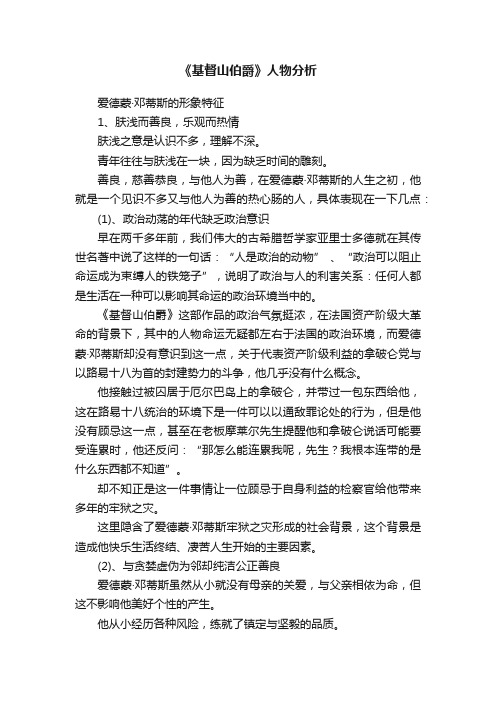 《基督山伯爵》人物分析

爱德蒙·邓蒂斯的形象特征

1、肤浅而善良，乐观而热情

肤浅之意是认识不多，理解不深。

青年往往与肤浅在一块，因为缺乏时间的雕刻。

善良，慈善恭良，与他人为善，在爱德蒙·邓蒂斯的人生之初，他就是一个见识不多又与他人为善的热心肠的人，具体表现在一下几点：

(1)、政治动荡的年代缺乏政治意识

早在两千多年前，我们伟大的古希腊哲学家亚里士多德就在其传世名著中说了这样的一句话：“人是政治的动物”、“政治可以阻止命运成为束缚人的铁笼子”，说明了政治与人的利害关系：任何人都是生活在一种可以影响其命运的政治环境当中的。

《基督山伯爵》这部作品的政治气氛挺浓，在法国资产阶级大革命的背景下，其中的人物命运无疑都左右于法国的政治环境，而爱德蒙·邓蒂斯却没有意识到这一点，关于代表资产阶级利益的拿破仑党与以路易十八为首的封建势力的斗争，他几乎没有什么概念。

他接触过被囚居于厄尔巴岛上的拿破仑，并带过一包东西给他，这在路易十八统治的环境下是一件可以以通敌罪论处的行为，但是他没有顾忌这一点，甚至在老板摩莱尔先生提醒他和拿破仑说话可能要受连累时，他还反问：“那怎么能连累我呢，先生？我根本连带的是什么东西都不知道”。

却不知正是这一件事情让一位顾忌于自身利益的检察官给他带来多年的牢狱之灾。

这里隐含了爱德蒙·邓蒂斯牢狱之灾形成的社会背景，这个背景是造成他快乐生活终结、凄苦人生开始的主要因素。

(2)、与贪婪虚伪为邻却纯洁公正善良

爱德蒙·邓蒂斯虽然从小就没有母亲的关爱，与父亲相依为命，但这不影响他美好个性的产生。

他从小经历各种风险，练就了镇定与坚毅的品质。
* * *
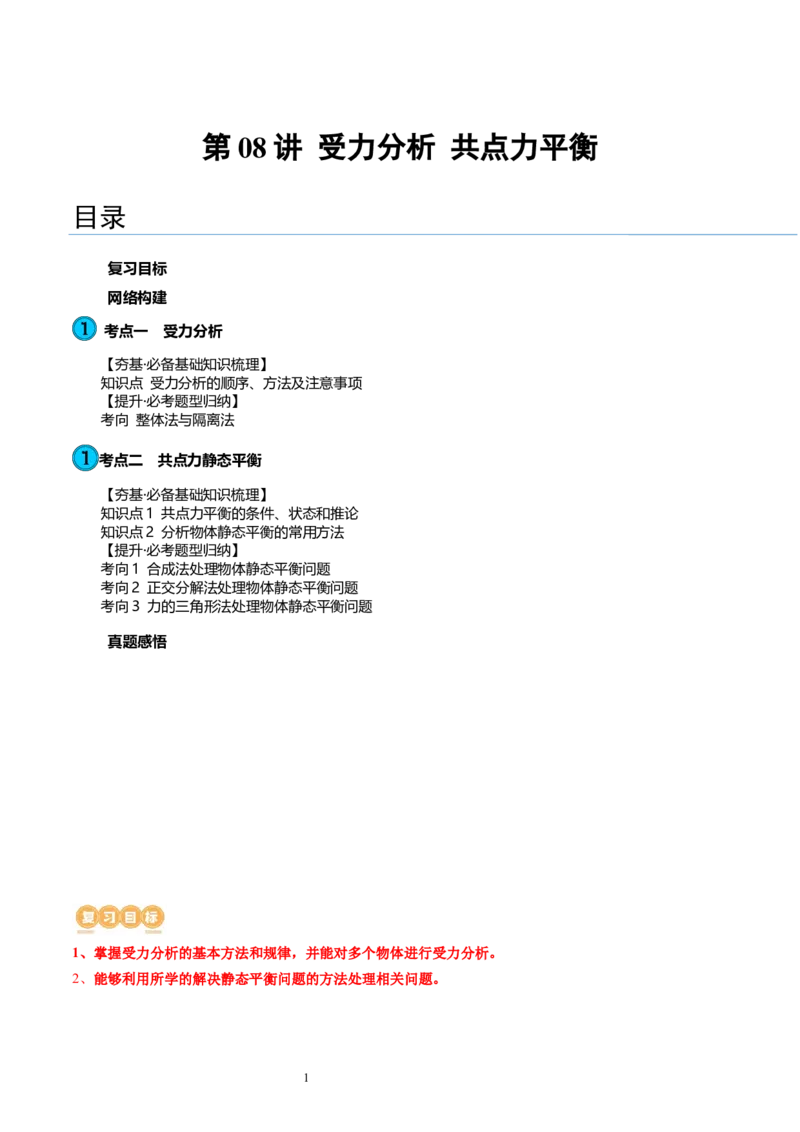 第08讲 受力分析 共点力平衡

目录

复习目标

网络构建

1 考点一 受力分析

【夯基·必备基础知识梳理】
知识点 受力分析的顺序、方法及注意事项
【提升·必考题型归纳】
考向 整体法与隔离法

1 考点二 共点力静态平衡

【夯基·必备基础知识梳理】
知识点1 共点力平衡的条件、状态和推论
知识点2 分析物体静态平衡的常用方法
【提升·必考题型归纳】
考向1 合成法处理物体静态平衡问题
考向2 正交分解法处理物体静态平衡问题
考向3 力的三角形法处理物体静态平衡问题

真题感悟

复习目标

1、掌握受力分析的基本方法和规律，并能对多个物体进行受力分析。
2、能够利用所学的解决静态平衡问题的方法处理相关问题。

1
* * *
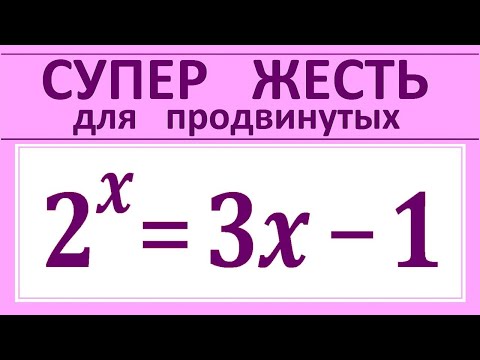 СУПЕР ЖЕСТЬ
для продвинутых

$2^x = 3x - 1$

### The problem
Take the stretch of lines above from the one containing "青年往往与肤浅在一块，因为缺乏时间的雕刻。" through the one containing "却不知正是这一件事情让一位顾忌于自身利益的检察官给他带来多年的牢狱之灾。" and repeat it exactly, adding no other line.

### Task output
青年往往与肤浅在一块，因为缺乏时间的雕刻。

善良，慈善恭良，与他人为善，在爱德蒙·邓蒂斯的人生之初，他就是一个见识不多又与他人为善的热心肠的人，具体表现在一下几点：

(1)、政治动荡的年代缺乏政治意识

早在两千多年前，我们伟大的古希腊哲学家亚里士多德就在其传世名著中说了这样的一句话：“人是政治的动物”、“政治可以阻止命运成为束缚人的铁笼子”，说明了政治与人的利害关系：任何人都是生活在一种可以影响其命运的政治环境当中的。

《基督山伯爵》这部作品的政治气氛挺浓，在法国资产阶级大革命的背景下，其中的人物命运无疑都左右于法国的政治环境，而爱德蒙·邓蒂斯却没有意识到这一点，关于代表资产阶级利益的拿破仑党与以路易十八为首的封建势力的斗争，他几乎没有什么概念。

他接触过被囚居于厄尔巴岛上的拿破仑，并带过一包东西给他，这在路易十八统治的环境下是一件可以以通敌罪论处的行为，但是他没有顾忌这一点，甚至在老板摩莱尔先生提醒他和拿破仑说话可能要受连累时，他还反问：“那怎么能连累我呢，先生？我根本连带的是什么东西都不知道”。

却不知正是这一件事情让一位顾忌于自身利益的检察官给他带来多年的牢狱之灾。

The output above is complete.